Deborah Bird Rose, of the flying fox people, talked about the Aboriginal concept of shimmer, the visible ancestral power of life, that arises in encounters and relationships, and how that shimmer is fading. There’s lots of science I could share, but I’ll give you the nitty gritty. The Earth’s biodiversity is going downhill, fast. We are losing species at a rate at least a thousand times greater than the natural background rate. Extinctions don’t just take out one species. They cascade as ecosystems are thrown out of balance. As one hundred species a day disappear from our world, relationships unravel. The shimmer disappears with them.
We in this room may not know the names of all the species that are vanishing. We won’t miss most of them. But we will miss the shimmer. Biodiversity means we are always having encounters with beauty, wonder, and that weird otherness that lights up our souls. That’s shimmer.
So where have my spiritual wanderings through wildlife rehabilitation taken me? I’m still the red eft, but taking a long, hard look at the pond of Druid Revival. Contemporary Druidry draws on Welsh lore from the 17- and 1800s, which is an ancestral tie for me, but what really drew me in was the avenue it provides for people of European descent to reconsider their spiritual relationship with nature. The group I chose to join, the Ancient Order of Druids in America, emphasizes local ecology and environmental concerns. Their teachings lay out a spiritual foundation that can support all that I’ve experienced and learned.
To be honest, though, where I fit matters less than why I keep exploring and sharing the intersection of ecology and spirituality, and why I continue to help the turtles. When I took my personal vows of ministry, I promised to put my hands and my heart into compassionately caring for the Earth and all her beings and to deepen into interconnection And I vowed to always look for the magic – the shimmer.
When “follow the turtle home” sounded between the drumbeats, I wasn’t expecting home to be full of life and death, and celebration and grief. For every turtle I set down to scamper into the water and swim off, I’ve dug holes for others who didn’t survive. There are too many holes. The broken turtles and me are losing the battle. There’s always another road, another car tire. It’s too big unless enough of us start to miss the shimmer.

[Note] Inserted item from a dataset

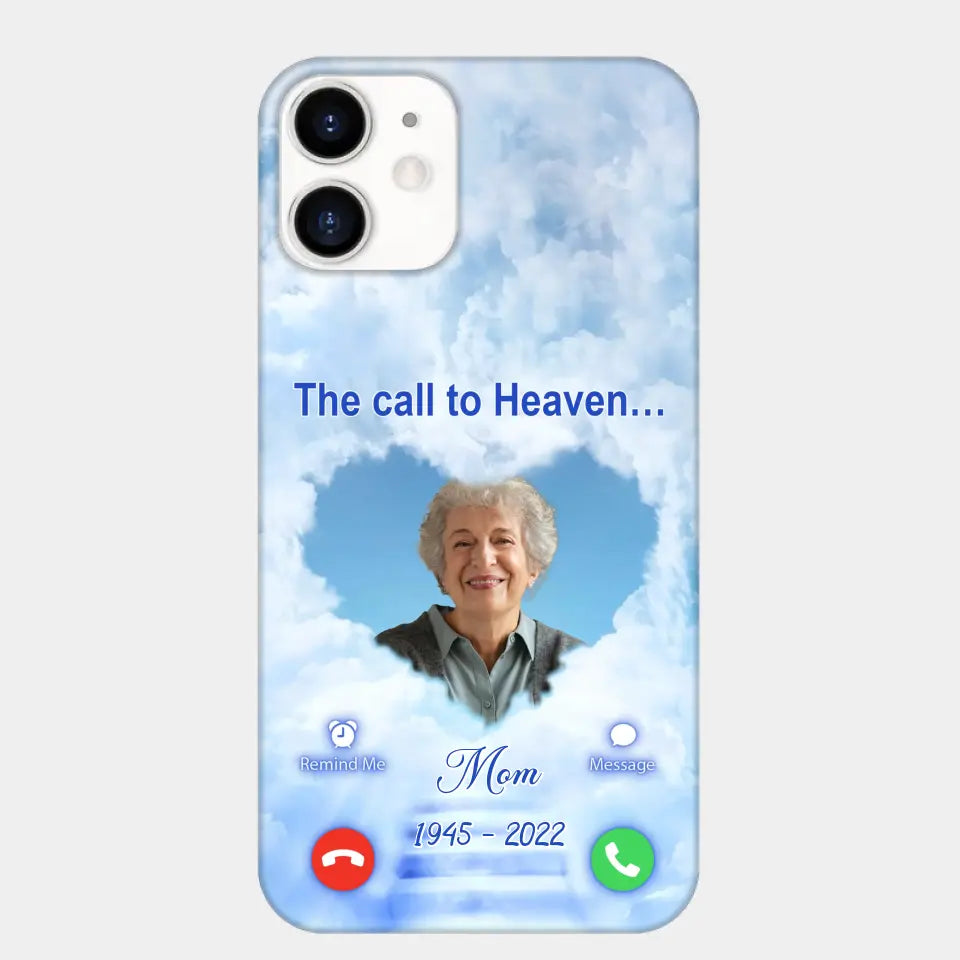 Custom Personalized Memorial Photo Phone Case - Memorial Gift Idea for Mother's Day/Father's Day - The Call To Heaven - Case for iPhone/Samsung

That’s why I’m here talking to you.
Even if you don’t quite get it, you can help. Sometimes it’s as easy as stopping your car for a few minutes while a turtle, a family of geese, or anyone else is crossing the road. You can know who to call when you encounter injured or orphaned wildlife. There’s an app – Animal Help Now – that you can put on your phone to find a rehabber wherever you are in the U.S. And get to know your local rehabbers. We are always looking for someone willing to drive an animal from one place to another, or to help clean cages, or a hundred other things. We are all volunteers. We don’t get paid. We just do the work, the deep commitment.

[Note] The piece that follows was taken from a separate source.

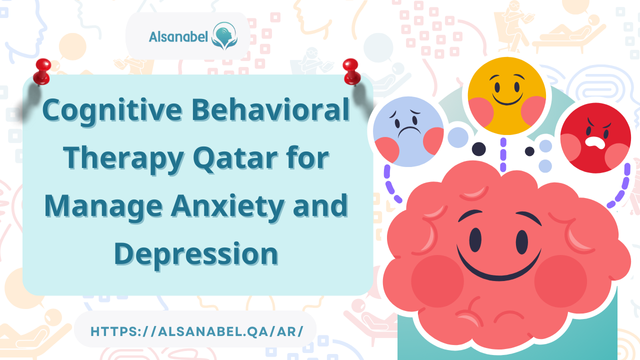 Cognitive Behavioral Therapy Qatar for Manage Anxiety and Depression 2024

I invite you to learn about the native wildlife around you and what they need to survive. Garden with native plants. Give time and support to habitat restoration projects. Advocate for wildlife protection. Lobby for green bridges and tunnels and anything that makes it safer for the wild beings to live alongside us humans.
Humans can indeed be destructive, but I believe in our capacity to care. When our relationships with the strange other-than-human beings are built on that caring, we are taking a stand for beauty and shimmer and life itself.